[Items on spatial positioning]

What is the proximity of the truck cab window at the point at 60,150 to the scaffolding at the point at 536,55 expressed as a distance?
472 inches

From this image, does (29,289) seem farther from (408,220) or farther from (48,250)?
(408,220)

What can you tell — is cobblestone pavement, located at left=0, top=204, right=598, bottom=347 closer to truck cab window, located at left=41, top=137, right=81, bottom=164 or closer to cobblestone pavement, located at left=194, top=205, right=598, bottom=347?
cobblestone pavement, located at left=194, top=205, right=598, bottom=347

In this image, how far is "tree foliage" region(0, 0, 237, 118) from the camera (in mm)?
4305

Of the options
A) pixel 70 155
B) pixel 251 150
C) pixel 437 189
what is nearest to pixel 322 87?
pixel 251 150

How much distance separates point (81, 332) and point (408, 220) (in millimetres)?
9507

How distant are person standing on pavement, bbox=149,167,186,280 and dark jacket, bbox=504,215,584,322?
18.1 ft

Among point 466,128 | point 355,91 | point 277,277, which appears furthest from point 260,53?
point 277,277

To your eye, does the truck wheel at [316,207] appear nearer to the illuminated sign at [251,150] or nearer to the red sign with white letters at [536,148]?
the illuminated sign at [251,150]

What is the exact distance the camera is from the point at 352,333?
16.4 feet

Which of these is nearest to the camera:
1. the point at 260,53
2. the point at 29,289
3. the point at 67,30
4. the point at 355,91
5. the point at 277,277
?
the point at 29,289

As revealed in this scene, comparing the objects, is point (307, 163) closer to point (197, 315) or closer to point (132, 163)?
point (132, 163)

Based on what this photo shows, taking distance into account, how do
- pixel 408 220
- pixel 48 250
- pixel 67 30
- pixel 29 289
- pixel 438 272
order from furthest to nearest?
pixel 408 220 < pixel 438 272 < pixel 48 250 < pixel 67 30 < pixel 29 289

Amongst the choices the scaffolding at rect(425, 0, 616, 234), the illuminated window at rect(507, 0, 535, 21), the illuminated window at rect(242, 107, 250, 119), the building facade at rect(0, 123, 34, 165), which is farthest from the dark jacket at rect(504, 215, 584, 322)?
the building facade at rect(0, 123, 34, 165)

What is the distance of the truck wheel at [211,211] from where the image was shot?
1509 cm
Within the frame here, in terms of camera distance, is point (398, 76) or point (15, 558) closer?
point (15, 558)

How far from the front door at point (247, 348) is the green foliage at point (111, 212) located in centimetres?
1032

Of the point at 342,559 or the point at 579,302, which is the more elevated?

#### [BRIEF]
Set down the stretch from the line containing "What is the exact" through the end of the items, reproducing each line without alteration.

#### [TASK OUTPUT]
What is the exact distance the camera is from the point at 352,333?
16.4 feet

Which of these is nearest to the camera:
1. the point at 260,53
2. the point at 29,289
3. the point at 67,30
4. the point at 355,91
5. the point at 277,277
?
the point at 29,289

As revealed in this scene, comparing the objects, is point (307, 163) closer to point (197, 315) or closer to point (132, 163)?
point (132, 163)

Based on what this photo shows, taking distance into account, how do
- pixel 408 220
- pixel 48 250
- pixel 67 30
- pixel 29 289
- pixel 438 272
order from furthest to nearest?
pixel 408 220 < pixel 438 272 < pixel 48 250 < pixel 67 30 < pixel 29 289

Amongst the choices the scaffolding at rect(425, 0, 616, 234), the illuminated window at rect(507, 0, 535, 21), the illuminated window at rect(242, 107, 250, 119), the building facade at rect(0, 123, 34, 165), which is farthest from the dark jacket at rect(504, 215, 584, 322)?
the building facade at rect(0, 123, 34, 165)

What is the distance of the truck wheel at [211,211] from where the image was shot?
1509 cm
Within the frame here, in terms of camera distance, is point (398, 76) or point (15, 558) closer?
point (15, 558)

How far from the front door at point (247, 348) is the green foliage at point (111, 212) located in centimetres?
1032

Of the point at 342,559 or the point at 579,302, which is the more elevated?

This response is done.